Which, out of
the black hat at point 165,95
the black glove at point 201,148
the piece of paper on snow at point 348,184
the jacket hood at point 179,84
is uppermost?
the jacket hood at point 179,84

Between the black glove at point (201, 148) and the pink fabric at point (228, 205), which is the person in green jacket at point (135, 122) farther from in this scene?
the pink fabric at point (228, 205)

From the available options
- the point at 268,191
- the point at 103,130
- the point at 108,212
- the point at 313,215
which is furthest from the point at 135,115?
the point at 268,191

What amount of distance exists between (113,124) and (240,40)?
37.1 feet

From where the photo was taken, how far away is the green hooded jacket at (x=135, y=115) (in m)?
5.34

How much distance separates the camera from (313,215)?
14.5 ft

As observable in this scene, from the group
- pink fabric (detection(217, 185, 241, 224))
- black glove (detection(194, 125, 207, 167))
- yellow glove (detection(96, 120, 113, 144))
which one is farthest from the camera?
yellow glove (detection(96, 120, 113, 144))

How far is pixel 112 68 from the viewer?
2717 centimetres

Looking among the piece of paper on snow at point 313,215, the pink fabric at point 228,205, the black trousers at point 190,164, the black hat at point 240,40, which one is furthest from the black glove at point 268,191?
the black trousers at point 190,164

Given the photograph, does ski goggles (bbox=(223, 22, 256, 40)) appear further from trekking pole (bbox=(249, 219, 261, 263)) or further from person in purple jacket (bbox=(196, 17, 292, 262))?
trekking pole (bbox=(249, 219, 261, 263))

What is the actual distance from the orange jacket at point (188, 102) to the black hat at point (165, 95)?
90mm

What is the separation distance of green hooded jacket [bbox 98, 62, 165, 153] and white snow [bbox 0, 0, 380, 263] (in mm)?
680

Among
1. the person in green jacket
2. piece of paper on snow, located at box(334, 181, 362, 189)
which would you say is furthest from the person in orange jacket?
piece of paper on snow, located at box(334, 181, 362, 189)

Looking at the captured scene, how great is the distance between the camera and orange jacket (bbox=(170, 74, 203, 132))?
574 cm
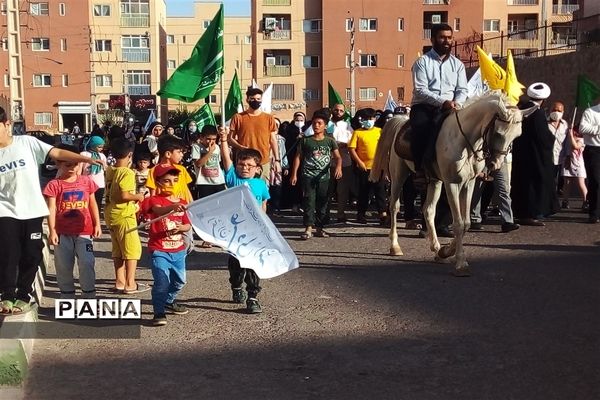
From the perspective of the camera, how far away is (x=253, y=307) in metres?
6.77

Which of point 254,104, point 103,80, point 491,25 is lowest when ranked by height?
point 254,104

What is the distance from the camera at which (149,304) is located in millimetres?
7168

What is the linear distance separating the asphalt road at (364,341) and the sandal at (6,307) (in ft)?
1.18

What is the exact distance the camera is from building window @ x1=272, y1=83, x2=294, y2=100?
64438 millimetres

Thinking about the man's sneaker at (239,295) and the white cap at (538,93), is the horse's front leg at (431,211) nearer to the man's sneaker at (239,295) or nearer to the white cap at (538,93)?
the white cap at (538,93)

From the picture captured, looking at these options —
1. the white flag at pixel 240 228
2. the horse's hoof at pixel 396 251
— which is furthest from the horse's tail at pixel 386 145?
the white flag at pixel 240 228

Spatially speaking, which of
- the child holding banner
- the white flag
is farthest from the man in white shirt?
the white flag

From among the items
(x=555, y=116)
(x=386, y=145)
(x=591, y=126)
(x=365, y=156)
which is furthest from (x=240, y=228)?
(x=555, y=116)

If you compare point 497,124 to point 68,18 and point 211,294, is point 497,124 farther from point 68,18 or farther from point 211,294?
point 68,18

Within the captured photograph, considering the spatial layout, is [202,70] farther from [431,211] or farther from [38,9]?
[38,9]

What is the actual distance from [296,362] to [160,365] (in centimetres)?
102

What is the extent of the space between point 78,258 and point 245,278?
5.60 feet

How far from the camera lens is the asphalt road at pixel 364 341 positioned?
16.0 ft

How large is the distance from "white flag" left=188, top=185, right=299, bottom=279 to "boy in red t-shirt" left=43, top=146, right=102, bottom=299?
149 cm
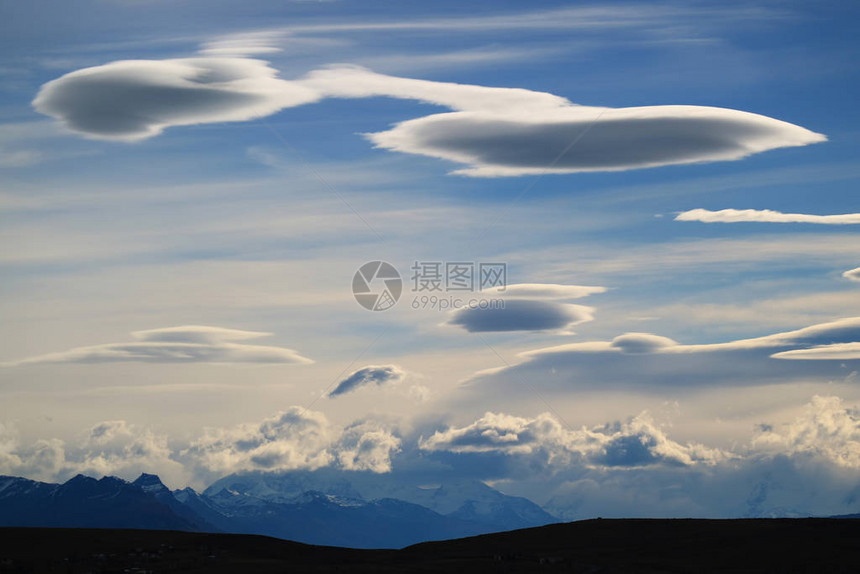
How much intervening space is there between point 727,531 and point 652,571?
95.8 feet

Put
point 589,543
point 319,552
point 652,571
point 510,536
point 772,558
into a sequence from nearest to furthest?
point 652,571, point 772,558, point 319,552, point 589,543, point 510,536

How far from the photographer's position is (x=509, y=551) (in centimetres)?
10738

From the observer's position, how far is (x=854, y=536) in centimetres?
10881

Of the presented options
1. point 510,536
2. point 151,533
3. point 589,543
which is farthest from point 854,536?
point 151,533

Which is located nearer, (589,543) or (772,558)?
(772,558)

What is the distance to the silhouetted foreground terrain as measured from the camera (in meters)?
92.1

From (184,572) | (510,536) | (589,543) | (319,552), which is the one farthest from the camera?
(510,536)

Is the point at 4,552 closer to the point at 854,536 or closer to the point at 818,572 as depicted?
the point at 818,572

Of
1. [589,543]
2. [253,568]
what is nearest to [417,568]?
[253,568]

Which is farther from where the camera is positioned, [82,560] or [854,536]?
[854,536]

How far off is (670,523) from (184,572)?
225 ft

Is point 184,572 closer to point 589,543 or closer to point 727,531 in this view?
point 589,543

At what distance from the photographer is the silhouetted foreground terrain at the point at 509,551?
9207cm

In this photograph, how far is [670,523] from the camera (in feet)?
412
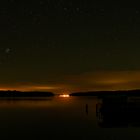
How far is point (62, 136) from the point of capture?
1852 inches

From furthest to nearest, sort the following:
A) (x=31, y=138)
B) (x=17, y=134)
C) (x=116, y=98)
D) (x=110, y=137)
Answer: (x=116, y=98) → (x=17, y=134) → (x=31, y=138) → (x=110, y=137)

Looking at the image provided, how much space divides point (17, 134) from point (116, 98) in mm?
16768

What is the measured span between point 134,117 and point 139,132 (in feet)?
22.4

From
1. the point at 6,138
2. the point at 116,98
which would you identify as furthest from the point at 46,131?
the point at 116,98

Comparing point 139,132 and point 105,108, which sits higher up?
point 105,108

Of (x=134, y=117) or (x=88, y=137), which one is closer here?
(x=88, y=137)

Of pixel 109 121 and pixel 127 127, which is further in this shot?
pixel 109 121

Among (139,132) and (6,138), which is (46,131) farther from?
(139,132)

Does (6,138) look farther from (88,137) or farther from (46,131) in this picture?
(88,137)

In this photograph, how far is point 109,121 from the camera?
5062 centimetres

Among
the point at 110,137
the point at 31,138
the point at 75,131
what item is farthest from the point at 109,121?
the point at 31,138

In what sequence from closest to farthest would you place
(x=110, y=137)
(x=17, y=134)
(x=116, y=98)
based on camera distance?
(x=110, y=137) → (x=17, y=134) → (x=116, y=98)

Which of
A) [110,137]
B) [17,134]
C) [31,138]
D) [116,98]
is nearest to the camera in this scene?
[110,137]

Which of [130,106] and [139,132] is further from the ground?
[130,106]
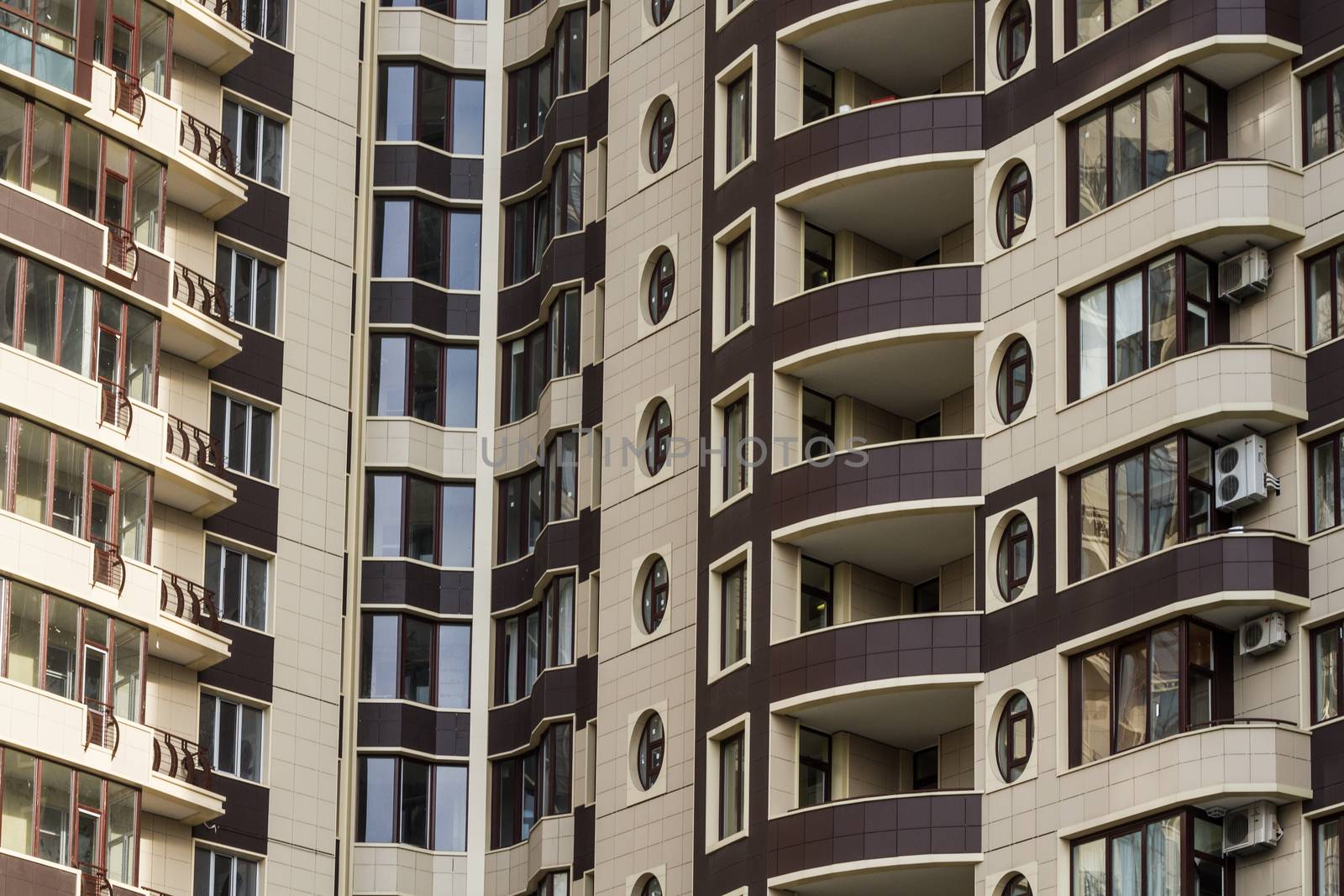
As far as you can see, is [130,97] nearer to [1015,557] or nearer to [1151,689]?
[1015,557]

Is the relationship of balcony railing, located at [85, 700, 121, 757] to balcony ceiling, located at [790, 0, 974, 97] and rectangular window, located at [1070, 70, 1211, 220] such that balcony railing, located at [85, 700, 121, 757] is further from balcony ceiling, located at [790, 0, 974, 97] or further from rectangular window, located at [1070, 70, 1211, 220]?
rectangular window, located at [1070, 70, 1211, 220]

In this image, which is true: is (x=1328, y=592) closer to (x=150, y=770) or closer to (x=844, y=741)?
(x=844, y=741)

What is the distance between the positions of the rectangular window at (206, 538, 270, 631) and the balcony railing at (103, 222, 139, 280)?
6890 mm

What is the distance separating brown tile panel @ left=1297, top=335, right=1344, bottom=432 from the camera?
172 ft

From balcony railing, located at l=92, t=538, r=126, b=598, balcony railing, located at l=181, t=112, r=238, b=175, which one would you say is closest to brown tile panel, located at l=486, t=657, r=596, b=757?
balcony railing, located at l=92, t=538, r=126, b=598

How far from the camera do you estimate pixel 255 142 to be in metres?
71.4

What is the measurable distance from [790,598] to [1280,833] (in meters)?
12.7

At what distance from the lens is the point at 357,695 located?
7238cm

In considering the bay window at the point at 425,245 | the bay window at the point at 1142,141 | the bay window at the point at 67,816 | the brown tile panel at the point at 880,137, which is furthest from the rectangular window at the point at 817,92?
the bay window at the point at 67,816

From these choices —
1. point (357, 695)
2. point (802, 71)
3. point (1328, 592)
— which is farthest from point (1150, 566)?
point (357, 695)

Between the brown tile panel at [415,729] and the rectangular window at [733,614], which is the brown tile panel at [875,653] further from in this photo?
the brown tile panel at [415,729]

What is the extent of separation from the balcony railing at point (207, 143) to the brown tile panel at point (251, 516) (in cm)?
749

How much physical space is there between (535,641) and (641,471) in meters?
8.51

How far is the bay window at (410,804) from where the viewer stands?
71.4 m
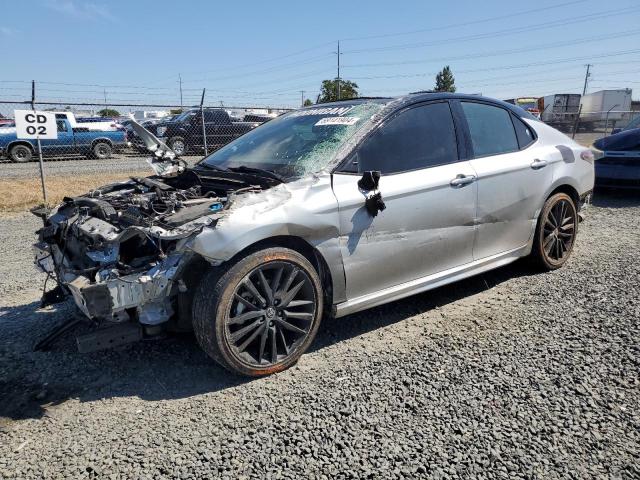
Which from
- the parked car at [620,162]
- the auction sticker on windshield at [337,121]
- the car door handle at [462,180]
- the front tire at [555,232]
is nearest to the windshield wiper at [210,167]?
the auction sticker on windshield at [337,121]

- - -

[DIRECTIONS FOR THIS TASK]:
Return the data exactly as it appears, from the line containing "How far is the" through the end of the data, leaving out the pictures.

[SOLUTION TO THIS EXERCISE]:
How far is the bay window at (410,804) from where the viewer stands?
71.4 m
Which from
- the parked car at [620,162]
- the auction sticker on windshield at [337,121]
- the car door handle at [462,180]
- the front tire at [555,232]
is nearest to the windshield wiper at [210,167]?
the auction sticker on windshield at [337,121]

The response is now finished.